→ **INSTRUCTION 1**:
In the forum thread about the multiplication neural network, which library did the poster use to build it?
→ **INSTRUCTION 2**:
Carry on the forum thread about the multiplication neural network, starting right after its last line.

Simple neural network multiply training on untrained data gives big errors

Question

Simple neural network multiply training on untrained data gives big errors

679 Views Asked by Kadir BASOL At 17 August 2025 at 20:22

i have made small multiplication neural network by using encog library with sigmoid activation function on the basic network. My problem is i got big errors on untrained datas. How can i enhance untrained data more good results.Less error prone.

First i tried: train.getError() > 0.00001 to train.getError() > 0.0000001 decreasing error to less will make more sharp results. But this did not helped.

Increasing hidden layer did not helped also: network.addLayer(new BasicLayer(new ActivationSigmoid(),false,128));

i tried to increase neuron count per layer but also not helped

How can i get more sharp results ?

Whats bias do ? When to use it ?

I've seen : http://www.heatonresearch.com/wiki/Activation_Function But i am only using sigmoid.When to use others or i need to change activation function?

Here is my code:

    package org.encog.examples.neural.xor;

    import org.encog.Encog;
    import org.encog.engine.network.activation.ActivationSigmoid;
    import org.encog.ml.data.MLData;
    import org.encog.ml.data.MLDataPair;
    import org.encog.ml.data.MLDataSet;
    import org.encog.ml.data.basic.BasicMLDataSet;
    import org.encog.neural.networks.BasicNetwork;
    import org.encog.neural.networks.layers.BasicLayer;
    import org.encog.neural.networks.training.propagation.resilient.ResilientPropagation;

    import java.awt.*;
    import java.text.DecimalFormat;
    import java.text.NumberFormat;


    public class MulHelloWorld {

        /**
         * The input necessary for MUL.

Excerpts of spatial question data
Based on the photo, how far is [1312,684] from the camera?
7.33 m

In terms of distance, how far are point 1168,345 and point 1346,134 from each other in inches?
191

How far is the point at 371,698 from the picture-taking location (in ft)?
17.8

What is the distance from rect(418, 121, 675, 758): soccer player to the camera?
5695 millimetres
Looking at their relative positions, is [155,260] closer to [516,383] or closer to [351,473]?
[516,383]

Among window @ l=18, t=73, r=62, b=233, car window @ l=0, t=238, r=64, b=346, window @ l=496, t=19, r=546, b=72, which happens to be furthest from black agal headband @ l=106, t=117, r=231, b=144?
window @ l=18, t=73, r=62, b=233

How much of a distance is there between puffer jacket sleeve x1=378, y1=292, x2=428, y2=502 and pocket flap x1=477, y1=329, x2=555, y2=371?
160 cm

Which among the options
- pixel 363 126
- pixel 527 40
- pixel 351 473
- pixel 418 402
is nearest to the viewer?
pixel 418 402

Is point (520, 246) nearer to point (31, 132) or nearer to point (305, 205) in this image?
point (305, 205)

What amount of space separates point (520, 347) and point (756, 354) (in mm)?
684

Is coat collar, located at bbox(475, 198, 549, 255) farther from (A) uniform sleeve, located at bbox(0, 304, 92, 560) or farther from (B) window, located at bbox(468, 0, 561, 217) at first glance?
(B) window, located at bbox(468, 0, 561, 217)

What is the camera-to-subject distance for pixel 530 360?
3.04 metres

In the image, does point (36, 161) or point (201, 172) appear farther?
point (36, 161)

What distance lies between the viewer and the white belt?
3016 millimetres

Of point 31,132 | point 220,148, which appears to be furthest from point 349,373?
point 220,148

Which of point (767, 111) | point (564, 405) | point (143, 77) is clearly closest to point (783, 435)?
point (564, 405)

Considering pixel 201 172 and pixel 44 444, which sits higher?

→ **RESULT 1**:
The Encog library.

→ **RESULT 2**:
         */
        public static double MUL_INPUT[][] = { { 0.0, 0.0 }, { 1.0, 0.0 },
                { 0.2, 0.4 }, { 0.3, 0.2 } , {0.12 , 0.11} , {0.7,0.2} , {0.32,0.42} , {0.9,0.3} , {0.5,0.2} , { 0.4 , 0.6 } , {0.9,0.1} };

        /**
         * The ideal data necessary for MUL.
         */
        public static double MUL_IDEAL[][] = { { 0.0 }, { 0.0 }, { 0.08 }, { 0.06 } , {0.0132} , {0.14} , {0.1344} , {0.27} , {0.1} , {0.24} , {0.09} };


        private static BasicNetwork network;
        private static NumberFormat formatter = new DecimalFormat("###.#####");


        public static final void retrain() {
            network = new BasicNetwork();
            network.addLayer(new BasicLayer(null,true,2));
            network.addLayer(new BasicLayer(new ActivationSigmoid(),false,128));
            network.addLayer(new BasicLayer(new ActivationSigmoid(),false,128));
            network.addLayer(new BasicLayer(new ActivationSigmoid(),false,128));
            network.addLayer(new BasicLayer(new ActivationSigmoid(),false,1));
            network.getStructure().finalizeStructure();
            network.reset();

            // create training data
            MLDataSet trainingSet = new BasicMLDataSet(MUL_INPUT, MUL_IDEAL);

            // train the neural network
            final ResilientPropagation train = new ResilientPropagation(network, trainingSet );

            int epoch = 1;

            do {
                train.iteration();
                System.out.println("Epoch #" + epoch + " Error:" + formatter.format(train.getError()));
                epoch++;
            } while(train.getError() > 0.00001);
            train.finishTraining();

            // test the neural network
            System.out.println("Neural Network Results:");

            for(MLDataPair pair: trainingSet ) {
                final MLData output = network.compute(pair.getInput());
                System.out.println(pair.getInput().getData(0) + "," + pair.getInput().getData(1)
                        + ", actual=" + output.getData(0) + ",ideal=" + pair.getIdeal().getData(0));
            }
        }

        /**
         * The main method.
         * @param args No arguments are used.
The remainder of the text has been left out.